● Text segment
::::::::::
All you need to know about Sidekiq
Processing Background Jobs with Rails
What is Sidekiq?
Sidekiq is a Ruby framework to perform background jobs. It is an open-source job scheduler written in Ruby that is very useful for handling expensive computations and processes that are better served outside of the main web application.
How Sidekiq works?
Sidekiq requires three parts to work
1. Client
The Sidekiq client runs in any Ruby process (typically a puma, unicorn, or Passenger process) and allows you to create jobs for processing later.
There are two ways to create a job in your application code:
2.6.2 :001 > TestWorker.perform_async('easy')
=> "280fc47747be01da2077cc6d"
or2.6.2 :005 > Sidekiq::Client.push('class' => TestWorker, 'args' => ['easy'])
=> "66d2829dbba8f1b80212d05e"
These two methods are equivalent and create a Hash which represents the job. The client serializes the Hash to a JSON string and pushes that String into a queue in Redis. This means the arguments to your worker must be simple JSON data types (numbers, strings, boolean, array, hash). Complex Ruby objects (e.g. Date, Time, ActiveRecord models) will not serialize properly.
2. Redis
Redis provides data storage for Sidekiq. Jobs pushed by sidekiq-client remains in Redis Queue.
3. Server
Sidekiq server process pulls jobs from the queue in Redis and processes them. Like your web processes, Sidekiq boots Rails so your jobs and workers have the full Rails API, including Active Record, available for use. The server will instantiate the worker and call perform with the given arguments. Everything else is up to your code.
The number of jobs that sidekiq server will perform at a time depends on available threads. we can set the concurrency in sidekiq.yml file which should be same as pool size in database.yml
Let's find more with code:
I am pre assuming that you have sidekiq and Redis installed on your rails application.
::::::::::
● Source data
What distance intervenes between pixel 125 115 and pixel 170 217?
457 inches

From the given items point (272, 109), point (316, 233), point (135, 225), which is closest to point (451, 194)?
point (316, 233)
::::::::::
● Request A
Answer these questions using the Sidekiq article:
(i) What does Redis provide for Sidekiq?
(ii) In which file can the concurrency be set, and what should it match?
(iii) Which data types must the arguments to a worker be?
● Request B
Continue the Sidekiq article from the point where it ends.

● Task result A
(i) Redis provides data storage for Sidekiq.
(ii) Concurrency is set in the sidekiq.yml file, and it should match the pool size in database.yml.
(iii) They must be simple JSON data types: numbers, strings, boolean, array, and hash.

● Task result B
Ensure Redis and Sidekiq servers are running on your machine. To start Redis server on your local machine run $ ‘Redis-server’ and for sidekiq run $ ‘bundle exec sidekiq’ on your terminal.
This is how my sidekiq.yml file looks
:concurrency: 5
:pidfile: tmp/pids/sidekiq.pid
staging:
:concurrency: 10 # This should be same as pool size in database.yml
production:
:concurrency: 10 # This should be same as pool size in database.yml
I am using a development environment with concurrency 5.
let’s create a worker under app/workers/ directory and name it test_worker.rb
class TestWorker
include Sidekiq::Worker
sidekiq_options :queue => :default , :retry => 1def perform(type)
case type
when 'easy'
sleep 5
puts 'this is easy job 5 sec wait'
when 'medium'
sleep 20
puts 'this is medium job 20 sec wait'
when 'hard'
sleep 30
puts 'this is hard job 30 sec wait'
when 'error'
sleep 15
puts 'there is a error, wait for 15 sec'
raise 'raised error'
end
end
end
performing job:
2.6.2 :058 > TestWorker.perform_async('easy')
=> “f6c5ea4baa2689c1742dcac3”
2.6.2 :059 > Sidekiq::Queue.new('default').size
=> 0
Wait, What? my default queue is empty? then where is my job?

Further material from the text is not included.